Voyage to Alpha Centauri is a slow burn. It’s a book that demands some patience right off the bat; there were times when what I wanted was to talk about spaceships and oppressive nanny states, but I got flashbacks to de Hoyos’ childhood in the Southwest US. But as the journey progresses, and de Hoyos and his friends clash more and more frequently with the DSI (the government’s arm aboard Kosmos), the story begins to ramp up. True to its name, maybe half to two-thirds of the book are spent on the actual trip out to Alpha Centauri and– I’ll be honest– that initially worried me. But the trip is where the conflict that eventually takes place on the world orbiting Alpha Centauri A really begins to foment, and long before they’ve reached Alpha Centauri, we’re dealing with a plot that reminds me, of all things, of Poul Anderson’s Harvest of Stars. On one hand, we have a government that seems to really want to take care of its citizens in the ways it thinks are best; on the other, we have people fighting to live life with purpose.
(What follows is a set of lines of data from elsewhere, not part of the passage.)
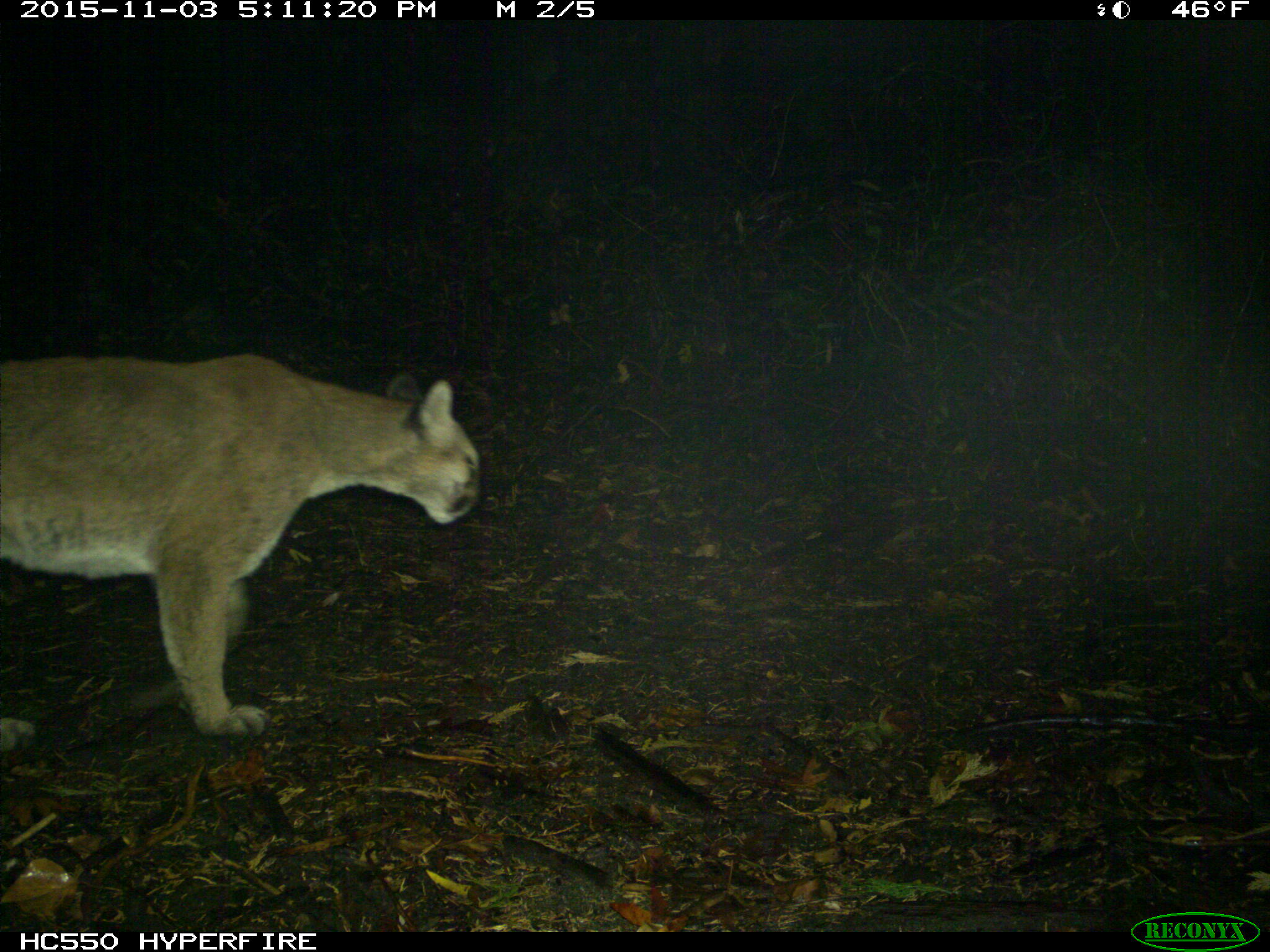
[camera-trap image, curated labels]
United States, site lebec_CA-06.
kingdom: Animalia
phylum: Chordata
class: Mammalia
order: Carnivora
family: Felidae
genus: Puma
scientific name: Puma concolor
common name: mountain lion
I applaud the ideals of literary folks to some extent; we should have good, character driven plots. But a literature professor would look down their nose at you if you used the word “plot” in conjunction with a literary story. Fortunately, O’Brien doesn’t. Voyage to Alpha Centauri has literature in its DNA, but it’s also a science fiction novel, and in a move that I wish more actual science fiction authors would follow, O’Brien gives us an actual science fiction story. The world orbiting Alpha Centauri A is a mysterious, Edenic place hiding a dark secret, and O’Brien actually investigates that secret. (Compare to Emma Newman’s Planetfall, where she seriously phones it in.) I happened to be reading it on airport parking lot shuttle when the secret came to light, and I’m not ashamed to say that I sat in my car turning page after page until I was satisfied enough to drive home. (It was a hot day. I shed a lot of sweat reading it that day, and I don’t regret it.)
If you’re not familiar with us folks over at Superversive SF, we have this theory of works that positively “undermine” cultural expectations. Subversion, but aimed at building up rather than tearing down. There are three main qualifiers for a superversive work: Good storytelling, heroic characters, and a sense of wonder. We tend to rule out Christian fiction as superversive because it’s usually message fiction, but there are exceptions. (Compare, say, a movie like God’s Not Dead to The Lion, the Witch, and the Wardrobe.) Voyage, even though there is clearly a Christian philosophy behind it, is about as far from message fiction as one can get. De Hoyos was raised Catholic, but by the time the novel starts, he has long since turned away from any sort of faith at all. The narrative for much of the book is clearly seen through the lens of someone who expects that the visible world is all there is, and when things begin to change, when that sense of wonder and heroism really begins to rear its head, this is where the book clearly begins to shine. All the passages dealing with de Hoyos’ past are ultimately justified because they root us so strongly in what he was that we understand all the better what he becomes.